+++ PASSAGE
How Much Energy Storage Do You Need to Back Up the London Array?

If you’re using underwater energy bags, you’d need 812,000 cubic meters’ worth

3 min read

A dozen white windmill with yellow bases protruding from the ocean on a partly cloudy day.
The London Array, the world's biggest offshore wind farm, generates 630 megawatts off the coast of Kent.
Photo: London Array

Storing electricity underwater in the form of compressed air is a tantalizing notion that could, if it works, help solve the intermittency problem of wind, solar, and other renewable sources. That “if” is a big one, though, because there are many details engineers have yet to nail down for underwater compressed-air energy storage (UW-CAES). One company that’s been trying to nail down those details is the Canadian start-up Hydrostor. I recently wrote about its plans to deploy the world’s first commercial UW-CAES system in Lake Ontario.

The Hydrostor system will use electricity from the Toronto Hydro power grid to run a compressor; the compressed air will then be stored in flexible energy bags submerged at a depth of about 80 meters. Later, the air will be run through a turbine when the energy is needed.

For all that effort, the system will be able to supply just a megawatt of electricity for up to three hours. Eventually, the company is aiming for a capacity of 20 to 30 megawatts that can be discharged over 10 to 20 hours. But a big wind or solar farm would require a lot more storage than that. How much? Well, the offshore wind farm known as the London Array has 175 turbines and an installed capacity of 630 megawatts. To compensate for a one-day lull would require up to 812,000 cubic meters of compressed air, according to an analysis by Maxim de Jong. He’s the design engineer and CEO of Thin Red Line Aerospace, which makes energy bags and also inflatable space structures.
++++++
**GIVEN EXERCISE**
Pick up the article on underwater compressed-air storage for the London Array after its last sentence and carry it forward.
+++ EXCERPTED DATA
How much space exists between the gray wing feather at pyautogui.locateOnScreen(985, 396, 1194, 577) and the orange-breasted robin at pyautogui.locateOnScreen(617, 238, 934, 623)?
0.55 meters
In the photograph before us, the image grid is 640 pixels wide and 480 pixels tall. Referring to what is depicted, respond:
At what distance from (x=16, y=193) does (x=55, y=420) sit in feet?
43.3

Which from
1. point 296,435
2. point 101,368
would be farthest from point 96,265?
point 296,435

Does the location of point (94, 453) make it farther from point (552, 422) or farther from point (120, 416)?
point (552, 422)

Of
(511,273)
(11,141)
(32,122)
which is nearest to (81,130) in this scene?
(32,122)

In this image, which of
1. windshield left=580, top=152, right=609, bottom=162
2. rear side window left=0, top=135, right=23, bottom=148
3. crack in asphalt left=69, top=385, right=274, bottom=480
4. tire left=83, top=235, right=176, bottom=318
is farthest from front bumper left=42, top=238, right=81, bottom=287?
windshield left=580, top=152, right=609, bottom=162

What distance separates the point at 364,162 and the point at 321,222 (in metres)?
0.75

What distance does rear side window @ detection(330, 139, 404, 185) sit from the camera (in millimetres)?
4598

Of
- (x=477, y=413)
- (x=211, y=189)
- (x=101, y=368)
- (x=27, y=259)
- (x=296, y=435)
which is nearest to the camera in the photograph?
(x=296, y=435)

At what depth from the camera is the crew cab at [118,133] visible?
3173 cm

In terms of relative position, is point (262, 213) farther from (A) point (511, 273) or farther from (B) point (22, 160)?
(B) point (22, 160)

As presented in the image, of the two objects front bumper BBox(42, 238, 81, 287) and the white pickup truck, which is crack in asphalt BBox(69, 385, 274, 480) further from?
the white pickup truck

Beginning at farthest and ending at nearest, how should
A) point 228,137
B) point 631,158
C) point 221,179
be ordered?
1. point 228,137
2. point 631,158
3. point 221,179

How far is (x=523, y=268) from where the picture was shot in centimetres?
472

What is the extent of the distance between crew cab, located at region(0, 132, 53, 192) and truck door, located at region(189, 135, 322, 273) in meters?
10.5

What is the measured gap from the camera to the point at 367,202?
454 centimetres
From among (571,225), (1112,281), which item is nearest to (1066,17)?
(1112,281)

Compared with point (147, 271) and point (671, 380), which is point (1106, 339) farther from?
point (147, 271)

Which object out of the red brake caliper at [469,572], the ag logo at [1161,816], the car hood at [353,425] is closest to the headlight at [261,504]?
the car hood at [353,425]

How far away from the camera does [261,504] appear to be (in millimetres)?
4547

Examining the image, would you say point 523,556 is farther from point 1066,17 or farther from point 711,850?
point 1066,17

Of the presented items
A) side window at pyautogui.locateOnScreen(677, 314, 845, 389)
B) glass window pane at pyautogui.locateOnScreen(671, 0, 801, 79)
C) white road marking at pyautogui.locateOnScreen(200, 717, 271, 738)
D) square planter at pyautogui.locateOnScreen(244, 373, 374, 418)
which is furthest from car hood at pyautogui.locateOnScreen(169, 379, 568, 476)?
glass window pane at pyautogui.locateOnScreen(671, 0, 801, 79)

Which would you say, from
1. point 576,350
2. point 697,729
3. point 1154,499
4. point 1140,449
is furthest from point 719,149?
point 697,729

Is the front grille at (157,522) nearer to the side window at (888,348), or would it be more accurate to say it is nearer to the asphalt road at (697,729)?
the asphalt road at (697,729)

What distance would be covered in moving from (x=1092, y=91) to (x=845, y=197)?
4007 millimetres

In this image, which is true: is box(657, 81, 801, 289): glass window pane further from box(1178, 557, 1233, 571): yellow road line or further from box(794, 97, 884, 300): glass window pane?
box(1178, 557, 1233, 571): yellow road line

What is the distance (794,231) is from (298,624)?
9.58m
++++++
**ANSWER**
That figure assumes an average output of 30 percent, or 189 MW, which means you'd need 4.54 GWh of storage. De Jong also assumed the bags are at a depth of 500 meters and have an energy density of at least 5.59 kWh/m3. An isothermal compressed-air storage system, in which the air temperature is kept constant as the air is being compressed, would have that kind of energy density, according to research by de Jong together with Andrew J. Pimm and Seamus Garvey, both of the University of Nottingham. The three collaborated on an underwater storage experiment deployed off the coast of Scotland in 2012. More efficient than isothermal would be an adiabatic compressed-air storage system, in which the heat from the compressed air is removed, stored, and then used to heat the air when it’s expanded; that would yield an energy density of around 10.32 kWh/m3.

Photo: Thin Red Line Aerospace
DESIGNER BAG: This 5-meter-diameter bag was developed by Thin Red Line Aerospace for an underwater energy storage trial in Scotland in 2012.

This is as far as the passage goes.